Oleh: Maya Puspitasari, Pemerhati Pendidikan
Entah ada apa di dunia pendidikan saat ini, khususnya di Jawa Barat. Sebelumnya marak diberitakan tawuran antar sekolah yang mengakibatkan Gubernur Dedi Mulyadi menerapkan pengiriman ‘anak nakal’ ke barak militer yang diikuti oleh beberapa Walikota dan Bupati di bawahnya. Belum lagi kasus perundungan yang tak jarang sampai berujung kematian. Beberapa hari lalu, dunia pendidikan kembali tercoreng dengan terungkapnya kasus pelecehan yang dilakukan oknum guru di SMP Negeri 3 Depok. Tak tanggung-tanggung, ternyata oknum guru ini telah melakukannya selama beberapa tahun.
Kasus ini menambah rentetan pelecehan seksual yang dilakukan oleh pelaku yang ‘notabene’ orang berpendidikan. Menurut data Sistem Informasi Online Perlindungan Perempuan dan Anak (SIMFONI PPA) yang dikeluarkan Kementerian Pemberdayaan Perempuan dan Perlindungan Republik Indonesia, sejak Januari 2025 hingga Mei 2025 sudah ada lebih dari 10 ribu kasus kejahatan seksual yang dilaporkan. Di Jawa Barat sendiri, ada 1151 kasus terlapor di tahun 2025 ini. Angka ini tentu saja bisa lebih banyak di lapangan jika diungkap semuanya.
Hanya saja, para korban kekerasan ataupun pelecehan seksual biasanya enggan untuk melapor karena takut akan sosok pelaku atau khawatir laporannya akan menyebabkan masa depannya hancur. Ini diperparah dengan instansi tempat terjadinya kasus tersebut terkadang enggan untuk menindaklanjuti dikarenakan pemangku jabatan yakin bukan hanya pelaku yang akan terseret, tapi juga nama baik institusi yang akan tercoreng. Sehingga, orang-orang sekitar yang mengetahui atau bahkan menyaksikan kejadian tersebut bisa jadi membiarkan dan bahkan bisa bertahun-tahun kejadian itu berlangsung dan baru terungkap setelah sekian lama terjadi.
Ini bisa menjadi indikasi sudah lemahnya kontrol masyarakat yang seharusnya memiliki semangat amar ma’ruf nahi munkar.
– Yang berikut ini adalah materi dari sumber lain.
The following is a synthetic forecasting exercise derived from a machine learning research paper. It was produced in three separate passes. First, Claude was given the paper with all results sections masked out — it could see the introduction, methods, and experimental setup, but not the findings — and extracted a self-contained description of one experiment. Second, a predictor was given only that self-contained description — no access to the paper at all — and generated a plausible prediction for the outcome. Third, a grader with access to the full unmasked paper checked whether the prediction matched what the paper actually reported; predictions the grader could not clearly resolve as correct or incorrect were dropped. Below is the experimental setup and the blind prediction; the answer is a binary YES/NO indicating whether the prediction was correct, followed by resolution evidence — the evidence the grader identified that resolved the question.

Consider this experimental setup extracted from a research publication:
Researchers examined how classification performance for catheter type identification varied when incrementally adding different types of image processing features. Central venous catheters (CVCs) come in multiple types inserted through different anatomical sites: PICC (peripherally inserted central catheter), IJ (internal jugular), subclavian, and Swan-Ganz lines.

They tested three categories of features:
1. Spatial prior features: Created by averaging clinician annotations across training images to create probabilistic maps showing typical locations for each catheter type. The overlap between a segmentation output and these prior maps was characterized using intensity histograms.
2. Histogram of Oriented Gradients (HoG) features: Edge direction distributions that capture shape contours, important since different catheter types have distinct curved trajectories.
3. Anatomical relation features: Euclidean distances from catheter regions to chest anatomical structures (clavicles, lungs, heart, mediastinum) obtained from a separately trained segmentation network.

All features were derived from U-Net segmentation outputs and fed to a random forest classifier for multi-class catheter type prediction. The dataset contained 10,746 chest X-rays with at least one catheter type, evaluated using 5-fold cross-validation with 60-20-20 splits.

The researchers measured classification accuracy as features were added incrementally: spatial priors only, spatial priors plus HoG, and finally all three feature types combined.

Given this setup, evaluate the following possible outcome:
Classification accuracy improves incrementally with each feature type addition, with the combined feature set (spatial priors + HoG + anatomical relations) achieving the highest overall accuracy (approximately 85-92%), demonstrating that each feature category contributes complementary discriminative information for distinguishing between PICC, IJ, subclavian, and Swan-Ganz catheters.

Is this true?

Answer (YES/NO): NO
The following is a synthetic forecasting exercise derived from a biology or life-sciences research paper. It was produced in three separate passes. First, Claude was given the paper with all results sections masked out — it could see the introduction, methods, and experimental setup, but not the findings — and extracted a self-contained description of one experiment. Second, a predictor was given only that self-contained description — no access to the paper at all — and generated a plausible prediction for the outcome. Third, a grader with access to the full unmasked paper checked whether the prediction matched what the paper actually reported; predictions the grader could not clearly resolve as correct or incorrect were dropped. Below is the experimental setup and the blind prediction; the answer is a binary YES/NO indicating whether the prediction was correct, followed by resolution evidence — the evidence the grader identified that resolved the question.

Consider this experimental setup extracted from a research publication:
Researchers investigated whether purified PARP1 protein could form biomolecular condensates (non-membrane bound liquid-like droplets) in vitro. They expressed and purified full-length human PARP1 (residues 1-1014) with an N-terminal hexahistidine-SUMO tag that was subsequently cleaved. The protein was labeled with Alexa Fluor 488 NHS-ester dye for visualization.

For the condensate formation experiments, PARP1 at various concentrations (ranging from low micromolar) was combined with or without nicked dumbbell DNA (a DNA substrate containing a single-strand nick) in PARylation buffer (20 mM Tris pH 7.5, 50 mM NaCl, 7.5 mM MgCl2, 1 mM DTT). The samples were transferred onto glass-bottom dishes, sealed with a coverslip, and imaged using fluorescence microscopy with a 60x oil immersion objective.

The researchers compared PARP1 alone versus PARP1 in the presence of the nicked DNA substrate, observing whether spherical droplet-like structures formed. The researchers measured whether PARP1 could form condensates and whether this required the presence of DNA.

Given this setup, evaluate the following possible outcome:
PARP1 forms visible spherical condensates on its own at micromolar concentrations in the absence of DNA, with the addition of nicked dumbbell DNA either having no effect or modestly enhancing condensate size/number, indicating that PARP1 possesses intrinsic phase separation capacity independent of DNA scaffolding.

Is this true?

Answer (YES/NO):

Pembiaran yang dilakukan tentu membuat pelaku bisa bebas melakukan tindakan bejatnya tanpa merasa takut dan berdosa. Lemahnya hukum yang berlaku juga tidak membuat pelaku jera.
Dengan iming-iming uang yang tidak seberapa atau nilai yang menjadi penentu kelulusan, pelaku bisa dengan mudah melampiaskan nafsu bejatnya. Kalaupun ketahuan, ia hanya habiskan beberapa tahun di balik jeruji besi. Yang tersisa adalah trauma yang dialami oleh korban yang bisa menghantuinya seumur hidup. Jika ini terus dibiarkan, angka kejahatan seksual akan terus meningkat tanpa ada tindakan preventif atau solusi yang menyelesaikan secara komprehensif.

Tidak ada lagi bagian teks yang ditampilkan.